Distribuindo tarefas e responsabilidades a cada um. Cada um sabe do que tem de tratar e todos os outros respeitam as decisões de cada um. Há pelouros atribuídos. Obviamente que há partilha de opiniões, pois ninguém é soberano e da discussão nasce a luz. Respeitamo-nos todos muito uns aos outros.

O facto de serem os mesmos durante muitos anos ajuda a ter “a máquina” bem oleada?
Claro. Durante estes 26 anos a cumplicidade entre os que, durante muitos anos, estiveram à frente do torneio (João Chaparreiro, José Guerra, Amadeu Bernardes, Luís Pina, Francisco Freilao) só para mencionar alguns , foi-se cimentando, transformando-se num know how precioso. Hoje já se torna “fácil” pôr a máquina em andamento, até aos mais novos, como é o meu caso e do Luís Cunha. Este ano contamos ainda com a preciosa ajuda do prof. Mourinha (tricofaites) e do Fernando Almeida (Uva) como observadores com opinião…

Quanto custa o torneio? Como o suportam?
Custa muito……não só financeiramente, mas também da vida pessoal de cada um…
Com as inscrições de cada participante, com os apoios dos nossos patrocinadores, dos nossos parceiros e com o apoio logístico das Câmaras municipais de Almeirim e Santarém, das respectivas juntas de freguesia dos dois concelhos, a quem aproveito para, publicamente, agradecer todo o apoio manifestado ao longo de 26 anos.

Qual o retorno que dá para Almeirim e Santarém?
Retorno há, basta pensarmos na despesa que nos cabe em estadias , refeições, e outros gastos inerentes ao torneio. E depois há o que gastam as comitivas no comércio local. Isto no aspeto financeiro, e depois há a projeção que o torneio traz para os dois concelhos.

Já pensaram em alargar a outros concelhos?
Não. Embora de há dois anos a esta parte, tenhamos também a colaboração da CM de Alpiarça com a cedência do estádio municipal e do autocarro.

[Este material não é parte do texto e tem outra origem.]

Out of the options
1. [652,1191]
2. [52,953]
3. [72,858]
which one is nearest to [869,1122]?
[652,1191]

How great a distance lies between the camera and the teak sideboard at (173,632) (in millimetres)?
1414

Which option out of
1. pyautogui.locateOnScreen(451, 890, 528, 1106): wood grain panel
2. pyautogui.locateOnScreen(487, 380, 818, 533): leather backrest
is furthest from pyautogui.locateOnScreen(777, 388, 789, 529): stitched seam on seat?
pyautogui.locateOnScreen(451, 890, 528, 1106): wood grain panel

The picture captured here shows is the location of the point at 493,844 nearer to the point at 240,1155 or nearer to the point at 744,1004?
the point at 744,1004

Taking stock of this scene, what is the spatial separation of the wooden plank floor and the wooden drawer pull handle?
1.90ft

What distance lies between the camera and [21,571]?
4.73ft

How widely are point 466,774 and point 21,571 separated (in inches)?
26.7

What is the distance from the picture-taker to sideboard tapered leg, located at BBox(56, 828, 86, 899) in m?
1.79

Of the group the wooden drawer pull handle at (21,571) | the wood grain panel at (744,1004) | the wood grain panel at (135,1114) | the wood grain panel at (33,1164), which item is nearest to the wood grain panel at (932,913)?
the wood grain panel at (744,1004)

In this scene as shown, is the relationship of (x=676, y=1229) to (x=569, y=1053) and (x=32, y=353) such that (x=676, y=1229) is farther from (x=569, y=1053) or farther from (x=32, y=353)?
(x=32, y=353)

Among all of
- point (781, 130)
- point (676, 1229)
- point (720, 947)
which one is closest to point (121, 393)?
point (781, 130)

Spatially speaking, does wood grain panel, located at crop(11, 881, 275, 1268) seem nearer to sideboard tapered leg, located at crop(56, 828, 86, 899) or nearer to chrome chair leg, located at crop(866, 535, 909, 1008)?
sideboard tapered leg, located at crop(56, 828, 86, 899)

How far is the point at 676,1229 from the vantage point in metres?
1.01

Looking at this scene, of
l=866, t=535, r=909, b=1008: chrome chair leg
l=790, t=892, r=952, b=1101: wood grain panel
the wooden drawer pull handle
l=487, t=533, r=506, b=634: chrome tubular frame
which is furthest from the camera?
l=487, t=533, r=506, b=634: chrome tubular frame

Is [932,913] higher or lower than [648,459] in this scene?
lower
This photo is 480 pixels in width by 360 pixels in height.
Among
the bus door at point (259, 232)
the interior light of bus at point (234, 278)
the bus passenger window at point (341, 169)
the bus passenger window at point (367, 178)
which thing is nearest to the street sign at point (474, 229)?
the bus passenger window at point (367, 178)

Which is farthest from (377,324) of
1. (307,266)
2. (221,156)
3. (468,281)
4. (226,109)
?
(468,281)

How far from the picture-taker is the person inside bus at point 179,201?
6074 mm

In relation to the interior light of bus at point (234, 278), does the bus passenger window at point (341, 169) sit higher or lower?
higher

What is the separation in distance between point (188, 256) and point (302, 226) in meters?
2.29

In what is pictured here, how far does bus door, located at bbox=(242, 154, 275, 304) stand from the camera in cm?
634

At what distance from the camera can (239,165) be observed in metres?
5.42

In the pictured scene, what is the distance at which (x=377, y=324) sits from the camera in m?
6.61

Obrigado também para a CM Alpiarça.

O Santeirim é mais que um torneio. Porque é que se diz isto sobre este torneio e sobre o futebol veterano?
Porque de facto é. Santeirim é futebol, é amizade, é confraternizaçao, é festa. Para teres uma ideia, há uma percentagem de elementos das comitivas que não vêm para jogar, vêm para conviver, para rever amigos, para celebrar a festa do futebol veterano. Isto é o Santeirim: 4 dias com todos estes ingredientes.
Que outros momentos teremos para lá do futebol nesta edição do Santeirim?
Festa (sorrisos). Animação musical, danças de salão, entre outros atrativos. Muita alegria e animação.

No plano desportivo, que objetivos tem a equipa do UVA?
O UVA tem a responsabilidade acrescida, enquanto fundador e organizador do torneio, de o dignificar na sua plenitude e aí falamos de tentar obter o troféu mais apetecido, a taça disciplina (fairplay). Depois, o que vier será sempre bom.

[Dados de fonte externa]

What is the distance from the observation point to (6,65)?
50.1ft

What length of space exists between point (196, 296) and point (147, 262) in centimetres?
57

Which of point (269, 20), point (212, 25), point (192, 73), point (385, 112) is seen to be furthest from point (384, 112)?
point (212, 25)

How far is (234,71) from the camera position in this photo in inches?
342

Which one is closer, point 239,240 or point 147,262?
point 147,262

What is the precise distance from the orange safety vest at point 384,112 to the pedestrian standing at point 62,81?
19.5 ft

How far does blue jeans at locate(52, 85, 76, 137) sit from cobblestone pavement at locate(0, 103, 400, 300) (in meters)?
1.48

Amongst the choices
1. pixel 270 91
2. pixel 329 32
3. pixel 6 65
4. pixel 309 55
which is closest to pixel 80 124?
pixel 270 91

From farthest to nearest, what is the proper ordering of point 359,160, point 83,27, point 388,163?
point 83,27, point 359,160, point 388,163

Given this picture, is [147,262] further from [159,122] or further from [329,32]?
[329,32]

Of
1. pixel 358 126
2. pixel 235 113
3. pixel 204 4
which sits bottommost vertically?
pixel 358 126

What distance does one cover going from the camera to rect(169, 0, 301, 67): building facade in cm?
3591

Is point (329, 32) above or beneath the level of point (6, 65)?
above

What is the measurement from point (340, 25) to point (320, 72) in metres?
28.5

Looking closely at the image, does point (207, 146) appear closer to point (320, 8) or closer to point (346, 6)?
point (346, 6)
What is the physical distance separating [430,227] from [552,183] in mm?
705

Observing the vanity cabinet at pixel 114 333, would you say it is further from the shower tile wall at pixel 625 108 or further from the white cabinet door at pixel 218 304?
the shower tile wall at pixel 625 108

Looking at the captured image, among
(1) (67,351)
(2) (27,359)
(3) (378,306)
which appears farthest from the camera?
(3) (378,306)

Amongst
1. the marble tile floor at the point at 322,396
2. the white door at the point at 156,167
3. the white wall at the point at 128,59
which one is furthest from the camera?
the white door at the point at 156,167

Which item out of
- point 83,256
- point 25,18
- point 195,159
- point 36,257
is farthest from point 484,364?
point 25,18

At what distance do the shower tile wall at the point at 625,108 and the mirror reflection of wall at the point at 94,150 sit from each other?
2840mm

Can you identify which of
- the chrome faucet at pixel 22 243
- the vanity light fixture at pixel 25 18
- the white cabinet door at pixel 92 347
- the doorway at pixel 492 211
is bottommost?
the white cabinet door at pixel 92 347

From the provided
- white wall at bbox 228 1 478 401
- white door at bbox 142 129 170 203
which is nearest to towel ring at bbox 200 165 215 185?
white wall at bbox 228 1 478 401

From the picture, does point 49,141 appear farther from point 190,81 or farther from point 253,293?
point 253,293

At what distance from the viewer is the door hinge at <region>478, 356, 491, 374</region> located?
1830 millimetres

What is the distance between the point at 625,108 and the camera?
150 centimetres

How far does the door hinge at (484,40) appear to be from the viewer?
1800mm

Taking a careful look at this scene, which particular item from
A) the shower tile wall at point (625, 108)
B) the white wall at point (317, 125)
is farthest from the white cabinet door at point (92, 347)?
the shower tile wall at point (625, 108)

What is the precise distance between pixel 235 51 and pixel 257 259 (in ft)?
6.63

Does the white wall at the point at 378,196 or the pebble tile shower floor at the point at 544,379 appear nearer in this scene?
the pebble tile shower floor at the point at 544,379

Não se está a desvirtuar o futebol veterano quando se utilizam jogadores que têm 40 e poucos anos ou, noutros casos, nem quarenta?
Não sei se podemos dizer isso. Está oficiosamente instituído que a idade de veterano é a partir dos 35. A partir daí e até as pernas darem, são todos veteranos…

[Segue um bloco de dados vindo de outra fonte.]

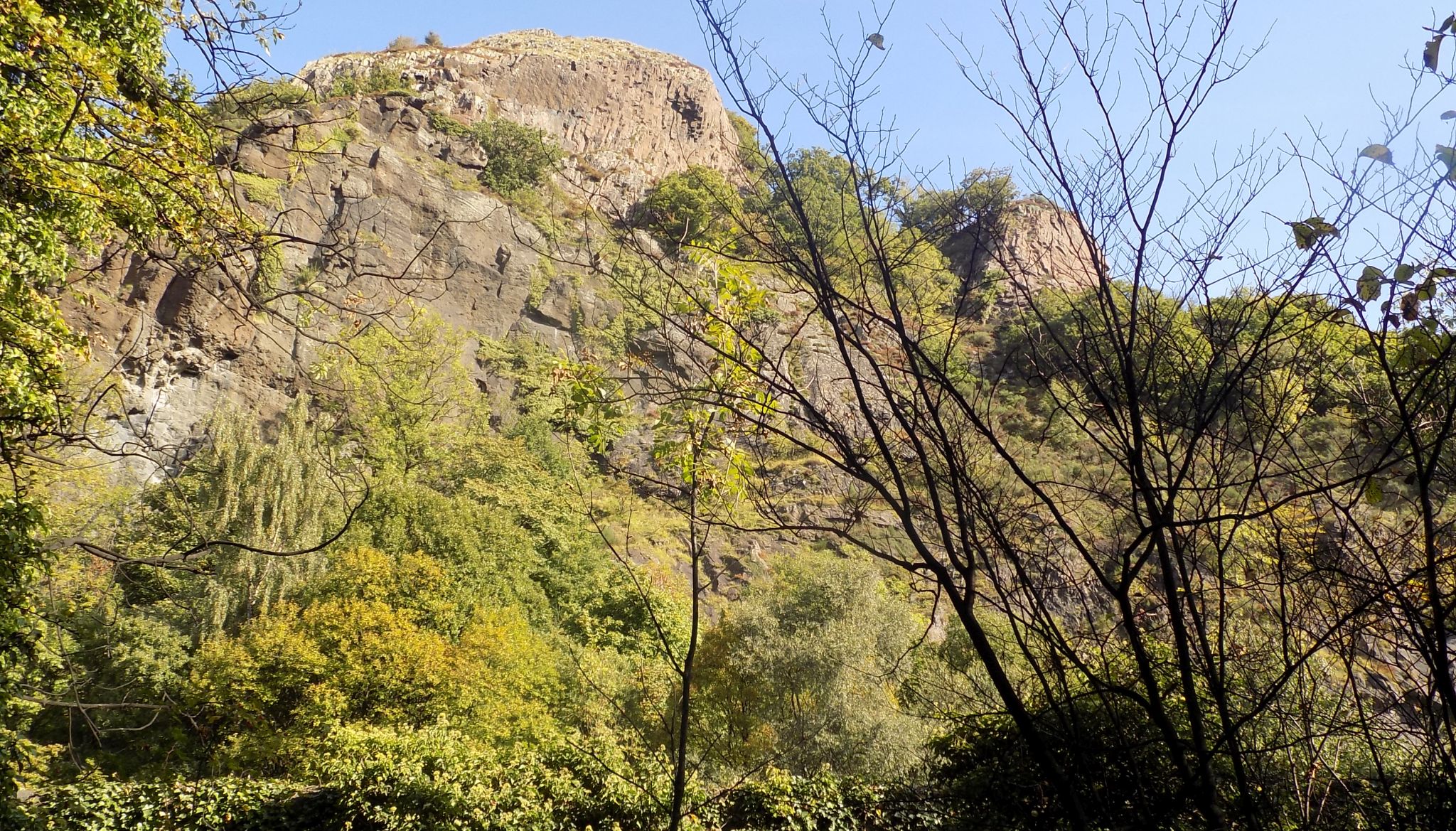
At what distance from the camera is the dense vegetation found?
1101mm

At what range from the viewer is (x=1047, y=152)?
1170mm

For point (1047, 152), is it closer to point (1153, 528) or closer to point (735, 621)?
point (1153, 528)

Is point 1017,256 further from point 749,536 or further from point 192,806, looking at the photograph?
point 749,536

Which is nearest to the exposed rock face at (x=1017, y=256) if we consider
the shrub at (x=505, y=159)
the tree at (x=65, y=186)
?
the tree at (x=65, y=186)

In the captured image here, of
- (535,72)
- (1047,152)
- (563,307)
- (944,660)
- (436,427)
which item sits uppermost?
(535,72)

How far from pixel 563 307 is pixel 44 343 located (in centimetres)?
2180

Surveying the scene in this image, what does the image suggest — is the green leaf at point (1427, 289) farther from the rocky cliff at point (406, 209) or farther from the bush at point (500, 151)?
the bush at point (500, 151)

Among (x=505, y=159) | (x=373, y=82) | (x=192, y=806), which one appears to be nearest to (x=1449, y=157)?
(x=192, y=806)

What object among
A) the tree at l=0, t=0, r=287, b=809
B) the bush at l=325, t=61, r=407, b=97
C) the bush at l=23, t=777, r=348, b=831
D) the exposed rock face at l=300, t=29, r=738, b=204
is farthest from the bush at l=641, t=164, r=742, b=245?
the bush at l=325, t=61, r=407, b=97

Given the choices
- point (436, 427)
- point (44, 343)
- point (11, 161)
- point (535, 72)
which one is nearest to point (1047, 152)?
point (11, 161)

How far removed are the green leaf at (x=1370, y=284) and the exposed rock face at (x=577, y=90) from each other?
29.5 m

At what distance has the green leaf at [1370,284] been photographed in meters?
1.00

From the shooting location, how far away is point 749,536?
2086 centimetres

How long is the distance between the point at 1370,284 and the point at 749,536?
20.1m
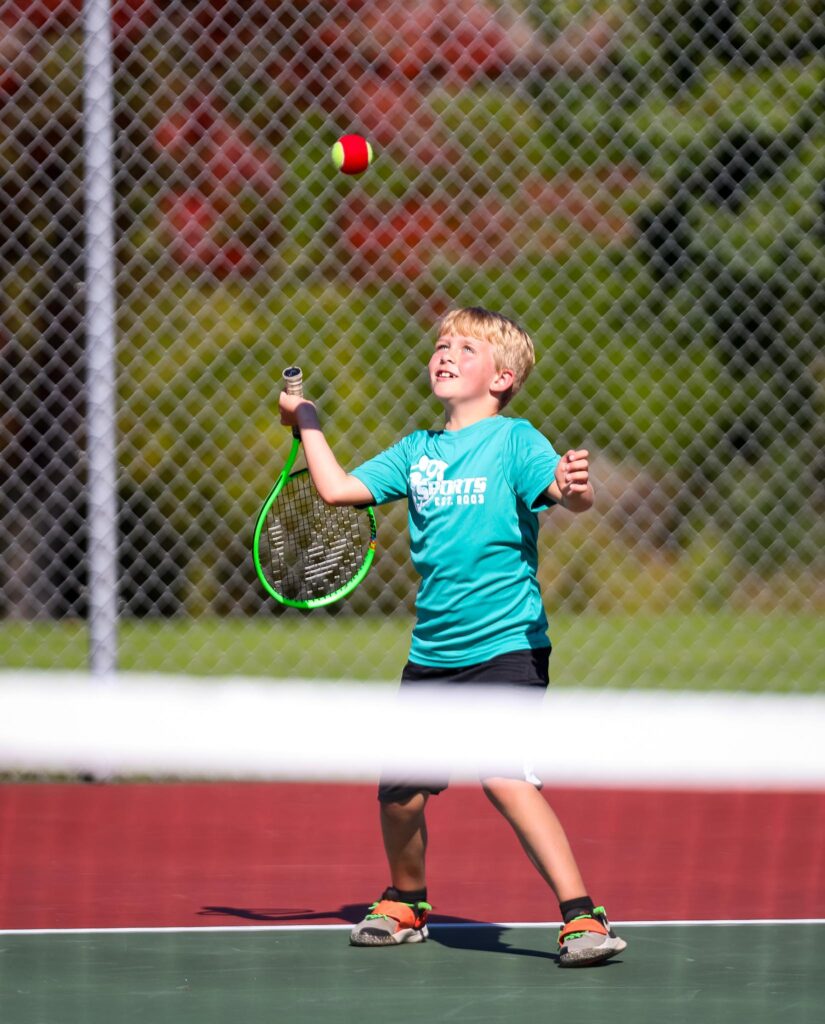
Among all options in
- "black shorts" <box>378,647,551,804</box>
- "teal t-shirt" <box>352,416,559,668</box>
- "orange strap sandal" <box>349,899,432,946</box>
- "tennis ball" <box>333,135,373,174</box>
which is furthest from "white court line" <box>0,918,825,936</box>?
"tennis ball" <box>333,135,373,174</box>

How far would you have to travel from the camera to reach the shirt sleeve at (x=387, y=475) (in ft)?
12.8

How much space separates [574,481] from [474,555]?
1.19 feet

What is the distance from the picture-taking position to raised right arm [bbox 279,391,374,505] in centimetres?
377

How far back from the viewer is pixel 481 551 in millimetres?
3760

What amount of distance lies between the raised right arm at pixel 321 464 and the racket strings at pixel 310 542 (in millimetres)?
207

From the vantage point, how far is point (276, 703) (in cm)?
762

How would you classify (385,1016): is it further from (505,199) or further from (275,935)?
(505,199)

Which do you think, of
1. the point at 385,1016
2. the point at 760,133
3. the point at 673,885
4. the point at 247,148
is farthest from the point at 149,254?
the point at 385,1016

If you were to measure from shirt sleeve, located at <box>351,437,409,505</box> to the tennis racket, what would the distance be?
0.11m

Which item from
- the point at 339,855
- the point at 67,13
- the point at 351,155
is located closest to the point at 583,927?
the point at 339,855

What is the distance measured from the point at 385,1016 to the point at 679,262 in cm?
688

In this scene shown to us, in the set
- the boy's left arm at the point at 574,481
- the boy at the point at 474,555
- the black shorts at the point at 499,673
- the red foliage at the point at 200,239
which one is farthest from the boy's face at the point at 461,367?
the red foliage at the point at 200,239

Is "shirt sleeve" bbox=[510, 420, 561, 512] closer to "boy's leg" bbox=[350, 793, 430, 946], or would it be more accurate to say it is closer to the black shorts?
the black shorts

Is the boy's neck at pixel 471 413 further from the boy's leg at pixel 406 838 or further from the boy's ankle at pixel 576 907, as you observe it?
the boy's ankle at pixel 576 907
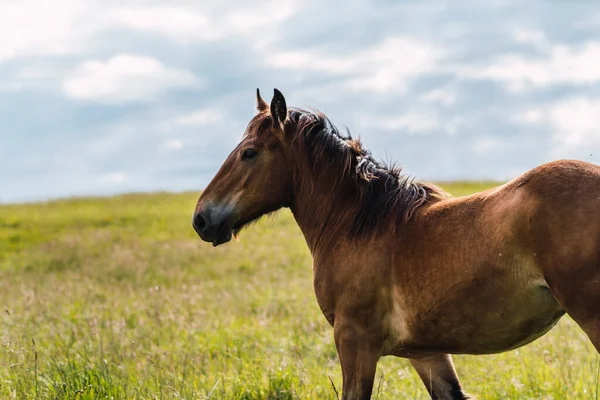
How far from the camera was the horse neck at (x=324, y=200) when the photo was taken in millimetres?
5660

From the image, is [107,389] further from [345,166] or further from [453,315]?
[453,315]

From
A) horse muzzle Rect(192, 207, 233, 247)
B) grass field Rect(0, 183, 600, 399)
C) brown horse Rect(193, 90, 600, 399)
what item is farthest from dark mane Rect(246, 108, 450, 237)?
grass field Rect(0, 183, 600, 399)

Por vezes o futebol veterano não é demasiado competitivo?
Talvez. Mas não é também nos escalões mais jovens (sub-6, sub7, sub-8) e por aí?. Claro que há competitividade dentro de campo, então não é isso o desporto, o futebol ? Todos querem ganhar seja em que idade for, se não fosse esse o objetivo, e parafraseando um companheiro veterano, o Sr. José Borrego, “se fosse para empatar, jogávamos sem balizas”.